[Exercise aim]:
Copy out the records so that each line matches the original.

━━━ Material to process ━━━

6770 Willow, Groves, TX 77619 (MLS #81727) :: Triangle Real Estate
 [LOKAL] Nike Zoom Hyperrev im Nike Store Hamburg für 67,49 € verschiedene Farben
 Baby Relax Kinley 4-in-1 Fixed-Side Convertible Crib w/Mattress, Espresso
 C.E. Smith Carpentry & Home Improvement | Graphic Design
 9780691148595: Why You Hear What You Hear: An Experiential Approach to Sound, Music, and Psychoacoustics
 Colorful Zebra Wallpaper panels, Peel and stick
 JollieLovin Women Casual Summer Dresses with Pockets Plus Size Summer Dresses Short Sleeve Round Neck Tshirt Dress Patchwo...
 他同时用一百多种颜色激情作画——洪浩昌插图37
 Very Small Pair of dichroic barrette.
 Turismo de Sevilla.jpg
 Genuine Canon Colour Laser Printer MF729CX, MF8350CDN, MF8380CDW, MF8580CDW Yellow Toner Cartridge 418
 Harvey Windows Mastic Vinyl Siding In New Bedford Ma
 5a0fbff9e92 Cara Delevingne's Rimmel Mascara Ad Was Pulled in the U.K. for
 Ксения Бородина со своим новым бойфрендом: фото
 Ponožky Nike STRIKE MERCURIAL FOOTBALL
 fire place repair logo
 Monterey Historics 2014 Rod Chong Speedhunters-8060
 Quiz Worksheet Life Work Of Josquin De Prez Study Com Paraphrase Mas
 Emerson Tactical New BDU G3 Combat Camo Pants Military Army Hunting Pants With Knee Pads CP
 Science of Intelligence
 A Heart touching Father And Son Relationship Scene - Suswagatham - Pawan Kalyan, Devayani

━━━

[Output below]:
6770 Willow, Groves, TX 77619 (MLS #81727) :: Triangle Real Estate
 [LOKAL] Nike Zoom Hyperrev im Nike Store Hamburg für 67,49 € verschiedene Farben
 Baby Relax Kinley 4-in-1 Fixed-Side Convertible Crib w/Mattress, Espresso
 C.E. Smith Carpentry & Home Improvement | Graphic Design
 9780691148595: Why You Hear What You Hear: An Experiential Approach to Sound, Music, and Psychoacoustics
 Colorful Zebra Wallpaper panels, Peel and stick
 JollieLovin Women Casual Summer Dresses with Pockets Plus Size Summer Dresses Short Sleeve Round Neck Tshirt Dress Patchwo...
 他同时用一百多种颜色激情作画——洪浩昌插图37
 Very Small Pair of dichroic barrette.
 Turismo de Sevilla.jpg
 Genuine Canon Colour Laser Printer MF729CX, MF8350CDN, MF8380CDW, MF8580CDW Yellow Toner Cartridge 418
 Harvey Windows Mastic Vinyl Siding In New Bedford Ma
 5a0fbff9e92 Cara Delevingne's Rimmel Mascara Ad Was Pulled in the U.K. for
 Ксения Бородина со своим новым бойфрендом: фото
 Ponožky Nike STRIKE MERCURIAL FOOTBALL
 fire place repair logo
 Monterey Historics 2014 Rod Chong Speedhunters-8060
 Quiz Worksheet Life Work Of Josquin De Prez Study Com Paraphrase Mas
 Emerson Tactical New BDU G3 Combat Camo Pants Military Army Hunting Pants With Knee Pads CP
 Science of Intelligence
 A Heart touching Father And Son Relationship Scene - Suswagatham - Pawan Kalyan, Devayani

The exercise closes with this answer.